EXERCISE DIRECTIONS
In the entries that follow, find the word "Previous" and report each line it is on.

INPUT
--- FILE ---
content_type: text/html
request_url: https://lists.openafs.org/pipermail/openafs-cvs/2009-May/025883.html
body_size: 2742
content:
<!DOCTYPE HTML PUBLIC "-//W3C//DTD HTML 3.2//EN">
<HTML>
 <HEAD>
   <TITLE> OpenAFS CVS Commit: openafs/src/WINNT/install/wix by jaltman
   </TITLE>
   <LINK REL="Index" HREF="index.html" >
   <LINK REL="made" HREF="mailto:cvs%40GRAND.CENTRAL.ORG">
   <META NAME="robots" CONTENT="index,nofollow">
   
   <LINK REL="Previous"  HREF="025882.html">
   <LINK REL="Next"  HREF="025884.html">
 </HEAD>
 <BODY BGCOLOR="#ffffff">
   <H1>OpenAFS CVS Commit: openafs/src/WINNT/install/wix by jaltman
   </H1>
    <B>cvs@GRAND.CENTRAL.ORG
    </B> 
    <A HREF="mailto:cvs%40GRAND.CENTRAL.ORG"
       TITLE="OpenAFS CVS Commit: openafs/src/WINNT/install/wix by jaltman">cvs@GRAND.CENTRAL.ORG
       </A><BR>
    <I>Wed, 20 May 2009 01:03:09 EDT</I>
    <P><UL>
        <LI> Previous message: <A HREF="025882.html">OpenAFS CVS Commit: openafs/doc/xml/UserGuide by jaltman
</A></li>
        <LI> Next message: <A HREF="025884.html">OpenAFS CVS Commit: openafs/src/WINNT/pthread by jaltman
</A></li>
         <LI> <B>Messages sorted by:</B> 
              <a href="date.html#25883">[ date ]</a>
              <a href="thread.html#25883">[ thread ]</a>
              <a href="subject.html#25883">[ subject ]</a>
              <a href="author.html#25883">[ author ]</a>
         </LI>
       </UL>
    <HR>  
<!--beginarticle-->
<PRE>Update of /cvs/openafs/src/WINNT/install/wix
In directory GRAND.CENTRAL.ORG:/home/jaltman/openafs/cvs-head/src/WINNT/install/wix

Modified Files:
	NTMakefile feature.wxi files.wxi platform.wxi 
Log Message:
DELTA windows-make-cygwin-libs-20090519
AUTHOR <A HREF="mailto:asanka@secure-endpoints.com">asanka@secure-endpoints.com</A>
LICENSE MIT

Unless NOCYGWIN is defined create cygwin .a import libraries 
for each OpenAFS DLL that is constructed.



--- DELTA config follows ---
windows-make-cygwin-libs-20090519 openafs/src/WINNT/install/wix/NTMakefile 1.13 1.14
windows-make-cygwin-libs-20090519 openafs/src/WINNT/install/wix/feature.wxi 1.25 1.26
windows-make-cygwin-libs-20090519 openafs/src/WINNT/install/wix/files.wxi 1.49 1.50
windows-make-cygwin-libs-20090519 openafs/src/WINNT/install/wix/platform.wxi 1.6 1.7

EXPECTED ANSWER
   <LINK REL="Previous"  HREF="025882.html">
        <LI> Previous message: <A HREF="025882.html">OpenAFS CVS Commit: openafs/doc/xml/UserGuide by jaltman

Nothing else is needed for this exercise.